_Text excerpt:_
Single by the Beach Boys

from the album Made in U.S.A.
- B-side: "Good Vibrations" (live)
- Released: June 9, 1986
- Genre: Pop rock; surf;
- Length: 3:44
- Label: Capitol
- Songwriter(s): Mike Love; Terry Melcher;
- Producer(s): Terry Melcher

The Beach Boys singles chronology
| "She Believes in Love Again" (1985) | "Rock 'n' Roll to the Rescue" (1986) | "California Dreamin'" (1986) |

Music video
- "Rock 'n' to the Rescue" on YouTube

= Rock 'n' Roll to the Rescue =

"Rock 'n' Roll to the Rescue" is a song by American rock band the Beach Boys from their 1986 album Made in U.S.A. Written by Mike Love and Terry Melcher, it was released as a single on June 9, 1986 and reached No. 68 on the U.S. Billboard pop singles chart.

Cash Box said that it "features the unforgettable vocal harmonies and fun-loving trademarks that have endeared the Beach Boys to audiences for all these years." Billboard said "theme and beat date from their earliest days, vocal arrangements from their maturity."

_Supplied entries:_
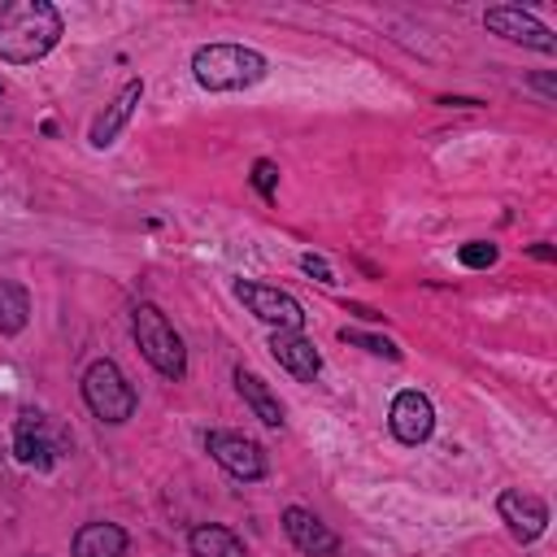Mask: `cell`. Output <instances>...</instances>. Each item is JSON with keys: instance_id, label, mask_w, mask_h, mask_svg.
<instances>
[{"instance_id": "17", "label": "cell", "mask_w": 557, "mask_h": 557, "mask_svg": "<svg viewBox=\"0 0 557 557\" xmlns=\"http://www.w3.org/2000/svg\"><path fill=\"white\" fill-rule=\"evenodd\" d=\"M26 318H30V296H26V287L13 283V278H0V335L26 331Z\"/></svg>"}, {"instance_id": "3", "label": "cell", "mask_w": 557, "mask_h": 557, "mask_svg": "<svg viewBox=\"0 0 557 557\" xmlns=\"http://www.w3.org/2000/svg\"><path fill=\"white\" fill-rule=\"evenodd\" d=\"M131 331H135V344L139 352L148 357V366L165 379H183L187 374V348H183V335L174 331V322L157 309V305H135V318H131Z\"/></svg>"}, {"instance_id": "18", "label": "cell", "mask_w": 557, "mask_h": 557, "mask_svg": "<svg viewBox=\"0 0 557 557\" xmlns=\"http://www.w3.org/2000/svg\"><path fill=\"white\" fill-rule=\"evenodd\" d=\"M496 244L492 239H470V244H461L457 248V261L461 265H470V270H487V265H496Z\"/></svg>"}, {"instance_id": "20", "label": "cell", "mask_w": 557, "mask_h": 557, "mask_svg": "<svg viewBox=\"0 0 557 557\" xmlns=\"http://www.w3.org/2000/svg\"><path fill=\"white\" fill-rule=\"evenodd\" d=\"M252 187L270 200L274 187H278V165H274V161H257V165H252Z\"/></svg>"}, {"instance_id": "7", "label": "cell", "mask_w": 557, "mask_h": 557, "mask_svg": "<svg viewBox=\"0 0 557 557\" xmlns=\"http://www.w3.org/2000/svg\"><path fill=\"white\" fill-rule=\"evenodd\" d=\"M483 26H487L492 35H500V39L527 44V48H535V52H557V35H553L540 17H531V13L513 9V4H496V9H487V13H483Z\"/></svg>"}, {"instance_id": "19", "label": "cell", "mask_w": 557, "mask_h": 557, "mask_svg": "<svg viewBox=\"0 0 557 557\" xmlns=\"http://www.w3.org/2000/svg\"><path fill=\"white\" fill-rule=\"evenodd\" d=\"M339 339H344V344H361L366 352H379V357H392V361L400 357V348H396L392 339H379V335H366V331H348V326H344Z\"/></svg>"}, {"instance_id": "2", "label": "cell", "mask_w": 557, "mask_h": 557, "mask_svg": "<svg viewBox=\"0 0 557 557\" xmlns=\"http://www.w3.org/2000/svg\"><path fill=\"white\" fill-rule=\"evenodd\" d=\"M191 78L205 91H244L265 78V57L244 44H205L191 52Z\"/></svg>"}, {"instance_id": "4", "label": "cell", "mask_w": 557, "mask_h": 557, "mask_svg": "<svg viewBox=\"0 0 557 557\" xmlns=\"http://www.w3.org/2000/svg\"><path fill=\"white\" fill-rule=\"evenodd\" d=\"M83 400L100 422H126L135 413V387L113 361H91L83 374Z\"/></svg>"}, {"instance_id": "5", "label": "cell", "mask_w": 557, "mask_h": 557, "mask_svg": "<svg viewBox=\"0 0 557 557\" xmlns=\"http://www.w3.org/2000/svg\"><path fill=\"white\" fill-rule=\"evenodd\" d=\"M205 448H209V457H213L231 479L252 483V479L265 474V453H261V444L248 440V435H239V431H209V435H205Z\"/></svg>"}, {"instance_id": "16", "label": "cell", "mask_w": 557, "mask_h": 557, "mask_svg": "<svg viewBox=\"0 0 557 557\" xmlns=\"http://www.w3.org/2000/svg\"><path fill=\"white\" fill-rule=\"evenodd\" d=\"M187 544H191V557H248L244 544H239V535L231 527H218V522L191 527Z\"/></svg>"}, {"instance_id": "21", "label": "cell", "mask_w": 557, "mask_h": 557, "mask_svg": "<svg viewBox=\"0 0 557 557\" xmlns=\"http://www.w3.org/2000/svg\"><path fill=\"white\" fill-rule=\"evenodd\" d=\"M300 270H305V274H313L318 283H335V274H331V265H326L322 257H313V252H305V257H300Z\"/></svg>"}, {"instance_id": "14", "label": "cell", "mask_w": 557, "mask_h": 557, "mask_svg": "<svg viewBox=\"0 0 557 557\" xmlns=\"http://www.w3.org/2000/svg\"><path fill=\"white\" fill-rule=\"evenodd\" d=\"M13 453L22 466H35V470H48L52 466V444L44 435V418L39 413H22L17 426H13Z\"/></svg>"}, {"instance_id": "9", "label": "cell", "mask_w": 557, "mask_h": 557, "mask_svg": "<svg viewBox=\"0 0 557 557\" xmlns=\"http://www.w3.org/2000/svg\"><path fill=\"white\" fill-rule=\"evenodd\" d=\"M283 531H287V540H292L305 557H335V553H339V535H335L318 513H309V509H300V505L283 509Z\"/></svg>"}, {"instance_id": "10", "label": "cell", "mask_w": 557, "mask_h": 557, "mask_svg": "<svg viewBox=\"0 0 557 557\" xmlns=\"http://www.w3.org/2000/svg\"><path fill=\"white\" fill-rule=\"evenodd\" d=\"M387 422H392V435H396L400 444H422V440L435 431V405H431L422 392H400V396L392 400Z\"/></svg>"}, {"instance_id": "15", "label": "cell", "mask_w": 557, "mask_h": 557, "mask_svg": "<svg viewBox=\"0 0 557 557\" xmlns=\"http://www.w3.org/2000/svg\"><path fill=\"white\" fill-rule=\"evenodd\" d=\"M235 387H239V396L248 400V409L265 422V426H283V405H278V396L265 387V379L261 374H252V370H235Z\"/></svg>"}, {"instance_id": "22", "label": "cell", "mask_w": 557, "mask_h": 557, "mask_svg": "<svg viewBox=\"0 0 557 557\" xmlns=\"http://www.w3.org/2000/svg\"><path fill=\"white\" fill-rule=\"evenodd\" d=\"M531 83H535V87H540L544 96H557V87H553V78H531Z\"/></svg>"}, {"instance_id": "12", "label": "cell", "mask_w": 557, "mask_h": 557, "mask_svg": "<svg viewBox=\"0 0 557 557\" xmlns=\"http://www.w3.org/2000/svg\"><path fill=\"white\" fill-rule=\"evenodd\" d=\"M139 100H144V83L139 78H131L109 104H104V113L91 122V131H87V139H91V148H109L113 139H117V131L131 122V113L139 109Z\"/></svg>"}, {"instance_id": "8", "label": "cell", "mask_w": 557, "mask_h": 557, "mask_svg": "<svg viewBox=\"0 0 557 557\" xmlns=\"http://www.w3.org/2000/svg\"><path fill=\"white\" fill-rule=\"evenodd\" d=\"M496 513H500V522L513 531V540H522V544L540 540L544 527H548V505H544L535 492H522V487L500 492V496H496Z\"/></svg>"}, {"instance_id": "13", "label": "cell", "mask_w": 557, "mask_h": 557, "mask_svg": "<svg viewBox=\"0 0 557 557\" xmlns=\"http://www.w3.org/2000/svg\"><path fill=\"white\" fill-rule=\"evenodd\" d=\"M74 557H126V531L117 522H83L70 544Z\"/></svg>"}, {"instance_id": "6", "label": "cell", "mask_w": 557, "mask_h": 557, "mask_svg": "<svg viewBox=\"0 0 557 557\" xmlns=\"http://www.w3.org/2000/svg\"><path fill=\"white\" fill-rule=\"evenodd\" d=\"M235 296L248 305L252 318L278 326V331H300L305 326V309L296 296H287L283 287H270V283H235Z\"/></svg>"}, {"instance_id": "11", "label": "cell", "mask_w": 557, "mask_h": 557, "mask_svg": "<svg viewBox=\"0 0 557 557\" xmlns=\"http://www.w3.org/2000/svg\"><path fill=\"white\" fill-rule=\"evenodd\" d=\"M270 357L300 383H313L322 370V352L313 348V339H305L300 331H274L270 335Z\"/></svg>"}, {"instance_id": "1", "label": "cell", "mask_w": 557, "mask_h": 557, "mask_svg": "<svg viewBox=\"0 0 557 557\" xmlns=\"http://www.w3.org/2000/svg\"><path fill=\"white\" fill-rule=\"evenodd\" d=\"M61 39V13L48 0H9L0 4V61L30 65L48 57Z\"/></svg>"}]
</instances>
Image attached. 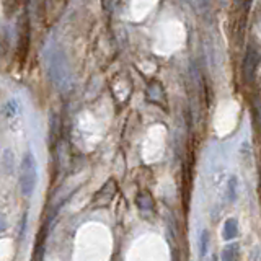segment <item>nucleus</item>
<instances>
[{"mask_svg": "<svg viewBox=\"0 0 261 261\" xmlns=\"http://www.w3.org/2000/svg\"><path fill=\"white\" fill-rule=\"evenodd\" d=\"M38 160L36 155L33 154L31 149H28L23 154V159L20 162L18 168V183H20V191L25 198H31L34 189L38 186Z\"/></svg>", "mask_w": 261, "mask_h": 261, "instance_id": "nucleus-1", "label": "nucleus"}, {"mask_svg": "<svg viewBox=\"0 0 261 261\" xmlns=\"http://www.w3.org/2000/svg\"><path fill=\"white\" fill-rule=\"evenodd\" d=\"M239 237V222H237L235 217H229L224 222L222 227V239L225 242H232Z\"/></svg>", "mask_w": 261, "mask_h": 261, "instance_id": "nucleus-2", "label": "nucleus"}, {"mask_svg": "<svg viewBox=\"0 0 261 261\" xmlns=\"http://www.w3.org/2000/svg\"><path fill=\"white\" fill-rule=\"evenodd\" d=\"M209 245H211V234H209L207 229H202L201 234H199V257L201 258H206L207 253H209Z\"/></svg>", "mask_w": 261, "mask_h": 261, "instance_id": "nucleus-3", "label": "nucleus"}, {"mask_svg": "<svg viewBox=\"0 0 261 261\" xmlns=\"http://www.w3.org/2000/svg\"><path fill=\"white\" fill-rule=\"evenodd\" d=\"M239 257V245H227L220 253V261H237Z\"/></svg>", "mask_w": 261, "mask_h": 261, "instance_id": "nucleus-4", "label": "nucleus"}, {"mask_svg": "<svg viewBox=\"0 0 261 261\" xmlns=\"http://www.w3.org/2000/svg\"><path fill=\"white\" fill-rule=\"evenodd\" d=\"M18 113H20V104L16 103L15 100H10L7 104H5V108H3V114H5V118H7L8 121L15 119L16 116H18Z\"/></svg>", "mask_w": 261, "mask_h": 261, "instance_id": "nucleus-5", "label": "nucleus"}, {"mask_svg": "<svg viewBox=\"0 0 261 261\" xmlns=\"http://www.w3.org/2000/svg\"><path fill=\"white\" fill-rule=\"evenodd\" d=\"M239 186V179L237 176H230L229 183H227V196H229V202H235L237 201V188Z\"/></svg>", "mask_w": 261, "mask_h": 261, "instance_id": "nucleus-6", "label": "nucleus"}, {"mask_svg": "<svg viewBox=\"0 0 261 261\" xmlns=\"http://www.w3.org/2000/svg\"><path fill=\"white\" fill-rule=\"evenodd\" d=\"M8 229V222H7V217H5V214L0 212V235L3 234L5 230Z\"/></svg>", "mask_w": 261, "mask_h": 261, "instance_id": "nucleus-7", "label": "nucleus"}, {"mask_svg": "<svg viewBox=\"0 0 261 261\" xmlns=\"http://www.w3.org/2000/svg\"><path fill=\"white\" fill-rule=\"evenodd\" d=\"M26 224H28V212H25V214H23V219H21V230H20V240H21V237H23V234H25Z\"/></svg>", "mask_w": 261, "mask_h": 261, "instance_id": "nucleus-8", "label": "nucleus"}]
</instances>
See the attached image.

_Task goal:_
Print the passage from the text about "Rock 'n' Roll to the Rescue," starting at "The Beach Boys singles" and ending at "pop singles chart.".

_Expected answer:_
The Beach Boys singles chronology
| "She Believes in Love Again" (1985) | "Rock 'n' Roll to the Rescue" (1986) | "California Dreamin'" (1986) |

Music video
- "Rock 'n' to the Rescue" on YouTube

= Rock 'n' Roll to the Rescue =

"Rock 'n' Roll to the Rescue" is a song by American rock band the Beach Boys from their 1986 album Made in U.S.A. Written by Mike Love and Terry Melcher, it was released as a single on June 9, 1986 and reached No. 68 on the U.S. Billboard pop singles chart.